Page extract:
_ _ _

As a freelance web developer, I’ve set up a lot of websites for clients and the images and content always seem to be an afterthought. Eager to get started, the clients often want me to create the whole website and leave empty boxes for them to fill in later with their own studio photos.
I always urge them to rethink this strategy because I think it makes their website less effective. Pictures tell half the story! If I have the client’s pictures from the outset, I can weave them into the design of the website and use fewer words.
In this day of short attention spans and mobile browsing, the fewer words we need to communicate our ideas, the better!
Maybe you’re getting ready to build a website or do a website makeover. Please, put some effort into collecting great pictures before you get started. You don’t have to have all of them right from the start, but the more you have, the easier it will be to make an effective design.
Studio Photos Checklist
I’m getting ready to design a site for a local teacher, so I took the opportunity to put together this list of photos to gather before getting started. They’re not all “necessary” shots, just ideas to help her photographer get a good variety to use throughout the website:
- Head Shots
- Other teachers
- Studio staff
- Featured students
- Studio pets!
- Action shots
- Teachers teaching
- Students learning
- Students/teachers playing their instruments
- Activities away from the instrument
- Group games
- View from the road
- Teaching rooms
- Waiting room
- Music library
- Welcome packet or brochure
- Nearby amenities (parks, coffee shops, playgrounds – anywhere waiting families might entertain themselves)
- Recital group shots
- Recital individual shots
- Community events your studio participates in
- Elements (these make great background photos!)
- Close-ups of unique studio features
- Close-ups of instruments
- Teaching supplies
- Curriculum (A picture of the curriculum you use communicates valuable information to prospective students without words!)
Do I need a pro photographer?
A professional photographer will probably capture shots that an untrained iPhone photographer won’t see, but if you’re on a limited budget, a friend with a good eye and a decent cell phone camera will get you off to a fine start.
- Capture the same subject from a variety of perspectives (close-up/far away) and angles.

_ _ _

Stated task 1:
Answer these questions from the article on studio photos:
(a) What work does the author do?
(b) Who is the site the author is getting ready to design for?
(c) On a limited budget, what does the author say will get you off to a fine start?

[Items listed in a dataset]
_ _ _

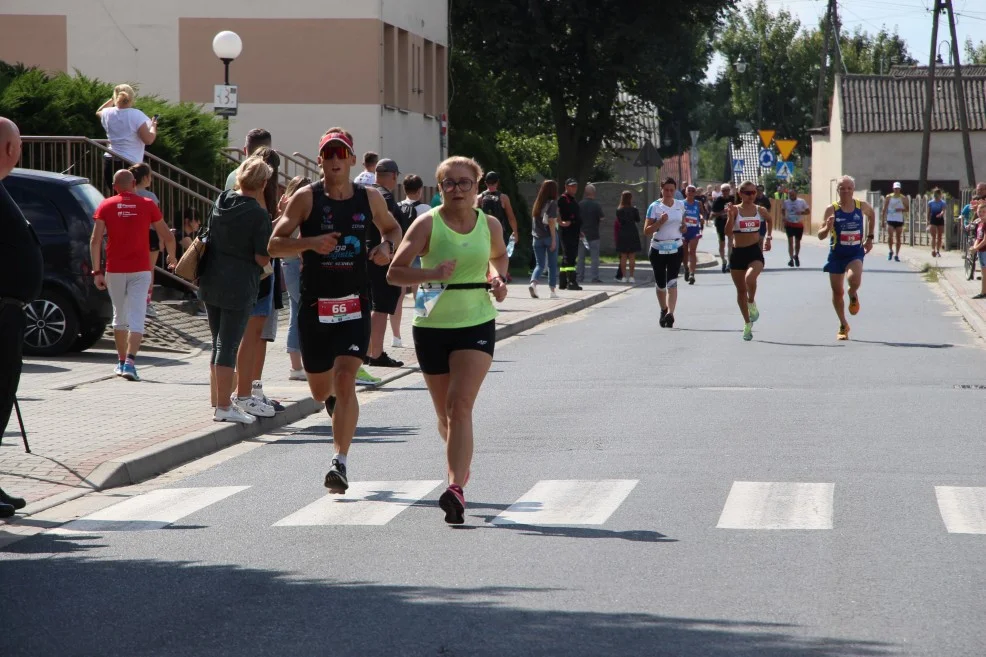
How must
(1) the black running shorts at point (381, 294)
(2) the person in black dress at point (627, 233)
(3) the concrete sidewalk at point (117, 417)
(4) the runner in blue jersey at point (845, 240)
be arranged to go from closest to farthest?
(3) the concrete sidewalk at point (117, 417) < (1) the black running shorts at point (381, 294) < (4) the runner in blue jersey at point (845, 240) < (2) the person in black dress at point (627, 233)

_ _ _

Stated task 2: Duplicate the lines of the listing, beginning at its first line and continuing through the line containing "be arranged to go from closest to farthest?". Omit the pictures.

Problem solution 1:
(a) The author is a freelance web developer.
(b) A local teacher.
(c) A friend with a good eye and a decent cell phone camera.

Problem solution 2:
How must
(1) the black running shorts at point (381, 294)
(2) the person in black dress at point (627, 233)
(3) the concrete sidewalk at point (117, 417)
(4) the runner in blue jersey at point (845, 240)
be arranged to go from closest to farthest?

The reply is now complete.